6. A coating powder according to Claim 5 wherein the reaction products of epichlorohydrin and bisphenol-A have average epoxide equivalent weights of less than about 1,000 and Gardner Holdt bubble viscosities in a range of G through V as measured in a 40% solution of butyl carbitol.

7. A coating powder according to Claim 1 wherein the curing agent is diaminodiphenyl sulfone or bis (diaminophenyl) sulfone.

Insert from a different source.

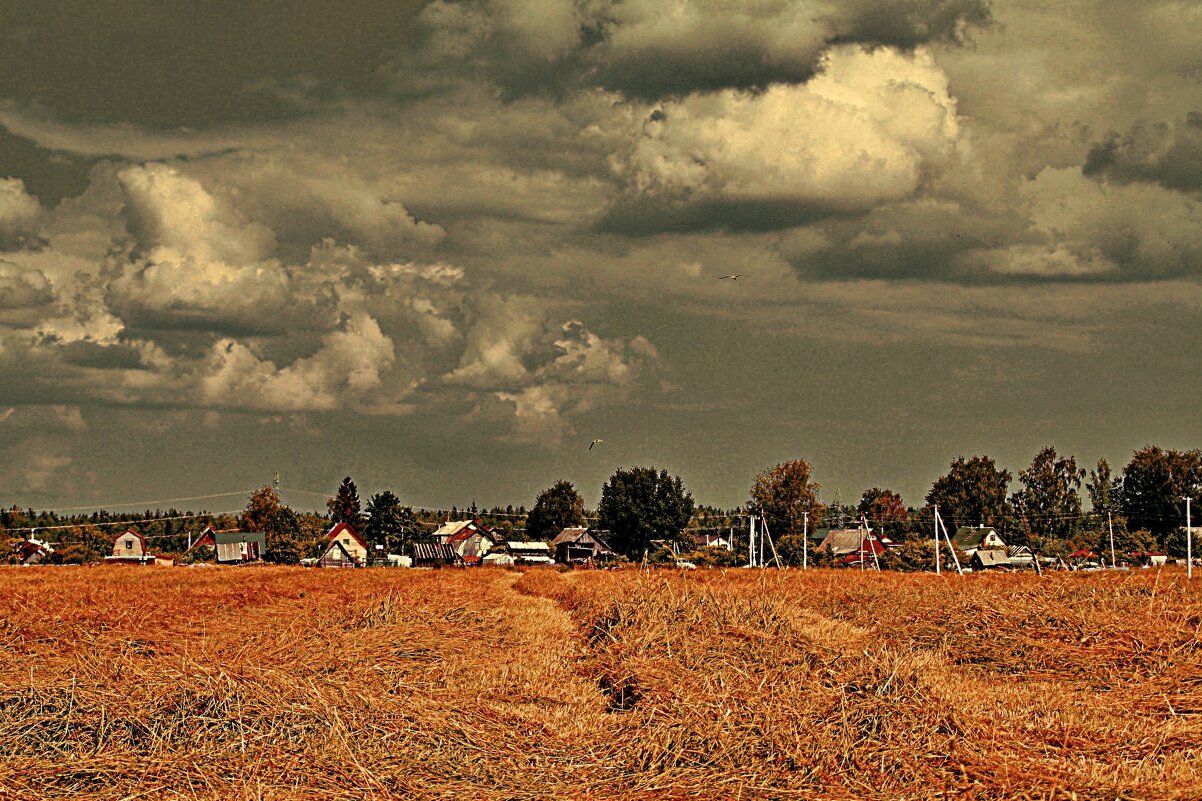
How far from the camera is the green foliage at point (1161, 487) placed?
122 m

8. A coating powder according to Claim 1 wherein the filler is a mineral filler having a particle size less than 10 microns.

9. A coating powder according to Claim 1 in which the filler is present in an amount exceeding 100 parts by weight per hundred parts resin.

10. A coating powder according to Claim 1 in which the filler is present in an amount of at least 200 parts by weight per hundred parts resin.

11. A coating powder according to Claim 1 wherein the catalyst is a boron trichloride amine complex.

12. A coating powder according to Claim 1 wherein the gel time of the powders is between 10 seconds and 300 seconds when measured at 205°C.

13. A coating powder according to Claim 1 wherein the inclined plate flow of the powders is between 15 mm and 100 mm when measured at 150°C.

14. A coating powder according to Claim 1 additionally including up to 5 weight percent of a hydrophobic silicon aerogel.

15. A metal pipe which is protected from attack in corrosive environments characterized in that the pipe is coated with the coating powders of Claim 1.

16. A method of protecting metal pipe from corrosion which comprises coating the pipe in a fusion coating process using the coating powders of Claim 1.